Many people often wonder why it was so influential, as when first read, it is often confusing with its length, many stories, parables, repetition, inconceivable numbers of Buddhas/Bodhisattvas/Arhants and many other beings, as well as its tendency to exalt itself as being the ‘best’ sutra. However, its truth lies in its inconceivability. The fact that it is so outrageous forces us to read deeper, rather than take things at face value. It is almost an unanswered question in itself, begging the reader to practice, learn and discover. After all, Buddhahood cannot be attained by knowledge alone, or by words on a page.
The text mostly contains stories and parables. These are not to be looked upon as historical fact, but rather as lessons for us to learn. It is important at this stage to note that the Chinese title of the Sutra 法華經“Fahua jing” meaning “Dharma-flower Sutra” is often identified as the Lotus flower – the symbol of Enlightenment, hence the sutras modern name of “Lotus Sutra”. The lotus is born from the crud at the bottom of a murky pond, then over time, reaches up to the surface where it blooms.

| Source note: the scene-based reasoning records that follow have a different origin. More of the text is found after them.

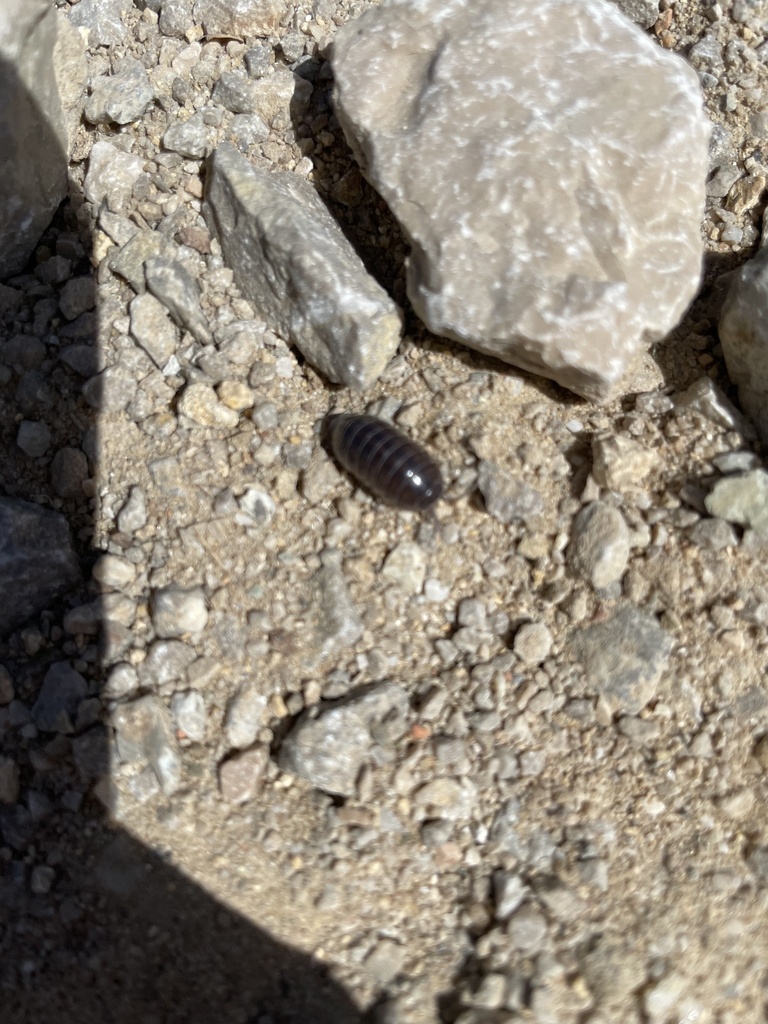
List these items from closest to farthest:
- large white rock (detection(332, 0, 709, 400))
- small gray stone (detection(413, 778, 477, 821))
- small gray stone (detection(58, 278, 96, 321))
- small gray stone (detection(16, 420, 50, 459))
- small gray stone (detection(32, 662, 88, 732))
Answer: small gray stone (detection(413, 778, 477, 821)) < small gray stone (detection(32, 662, 88, 732)) < large white rock (detection(332, 0, 709, 400)) < small gray stone (detection(16, 420, 50, 459)) < small gray stone (detection(58, 278, 96, 321))

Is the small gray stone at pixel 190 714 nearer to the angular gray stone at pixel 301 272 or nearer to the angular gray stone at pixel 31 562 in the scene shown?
the angular gray stone at pixel 31 562

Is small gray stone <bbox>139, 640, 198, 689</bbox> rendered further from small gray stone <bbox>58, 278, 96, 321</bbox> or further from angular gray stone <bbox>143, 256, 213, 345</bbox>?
small gray stone <bbox>58, 278, 96, 321</bbox>

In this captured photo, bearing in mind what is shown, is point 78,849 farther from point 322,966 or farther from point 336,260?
point 336,260

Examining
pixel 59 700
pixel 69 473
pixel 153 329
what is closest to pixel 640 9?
pixel 153 329

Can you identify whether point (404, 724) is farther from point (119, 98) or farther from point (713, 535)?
point (119, 98)

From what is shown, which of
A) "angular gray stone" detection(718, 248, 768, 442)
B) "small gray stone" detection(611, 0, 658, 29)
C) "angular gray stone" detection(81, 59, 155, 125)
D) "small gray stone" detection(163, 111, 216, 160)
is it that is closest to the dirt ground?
"angular gray stone" detection(718, 248, 768, 442)

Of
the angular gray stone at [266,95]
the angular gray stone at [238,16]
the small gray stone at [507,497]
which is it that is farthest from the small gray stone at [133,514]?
the angular gray stone at [238,16]
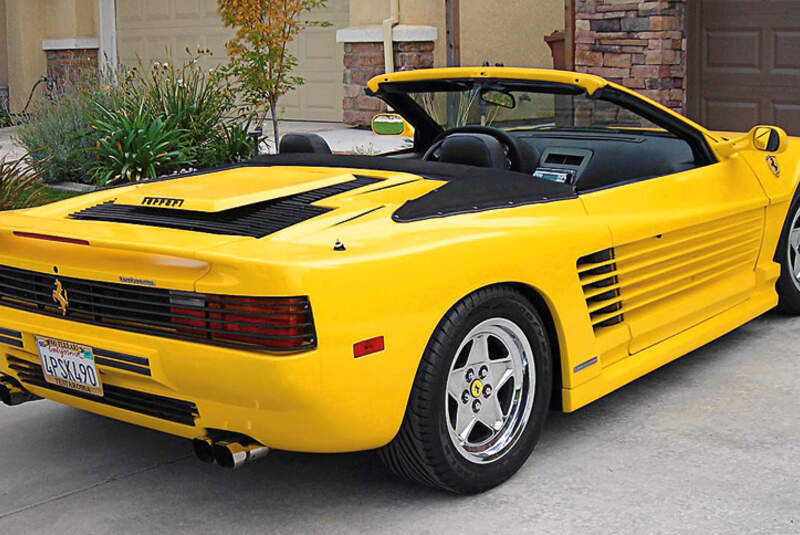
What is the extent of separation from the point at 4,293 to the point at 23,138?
7622 mm

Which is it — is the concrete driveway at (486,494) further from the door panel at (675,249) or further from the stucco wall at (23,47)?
the stucco wall at (23,47)

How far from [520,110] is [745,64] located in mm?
5993

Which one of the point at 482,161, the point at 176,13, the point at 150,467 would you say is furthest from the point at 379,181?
the point at 176,13

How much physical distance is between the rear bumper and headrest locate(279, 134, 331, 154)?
5.37 ft

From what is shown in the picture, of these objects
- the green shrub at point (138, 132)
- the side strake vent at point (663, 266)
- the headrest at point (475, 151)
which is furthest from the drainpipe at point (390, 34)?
the headrest at point (475, 151)

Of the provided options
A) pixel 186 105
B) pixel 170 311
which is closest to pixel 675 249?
pixel 170 311

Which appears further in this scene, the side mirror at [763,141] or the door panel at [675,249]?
the side mirror at [763,141]

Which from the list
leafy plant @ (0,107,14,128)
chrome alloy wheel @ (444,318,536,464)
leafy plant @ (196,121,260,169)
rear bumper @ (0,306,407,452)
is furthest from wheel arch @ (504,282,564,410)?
leafy plant @ (0,107,14,128)

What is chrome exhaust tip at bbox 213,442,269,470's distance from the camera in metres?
3.30

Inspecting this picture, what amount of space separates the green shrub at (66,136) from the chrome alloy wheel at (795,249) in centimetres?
665

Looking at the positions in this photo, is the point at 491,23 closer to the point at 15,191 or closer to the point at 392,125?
the point at 15,191

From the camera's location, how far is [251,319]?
312 cm

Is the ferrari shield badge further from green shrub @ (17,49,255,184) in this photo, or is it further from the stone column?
the stone column

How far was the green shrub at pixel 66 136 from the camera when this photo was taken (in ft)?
33.4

However, “Fahua” can also be translated as “Dharma-flowering”. This name seems more fitting and the main teaching of the Lotus Sutra is that all the previous teachings given by the Buddha were leading to this point, where he gives his “final” teaching. This symbolism of a Lotus in the process of flowering is also a mirror of our own path, our own lives. We are Dharma Flowers, Buddhas in the making, and we are ‘flowering’ on the path to enlightenment.
One of the Sutras key teachings is Upaya, or expedient means. The Sutra tells us that all the different schools of Buddhism are but a tool used to get us to a specific destination. They are a means to enlightenment, not enlightenment itself. The highest teaching of the Lotus Sutra that is so exalted is that all the different schools are in fact one school – The Ekayana, and that all beings have potential to become Buddhas.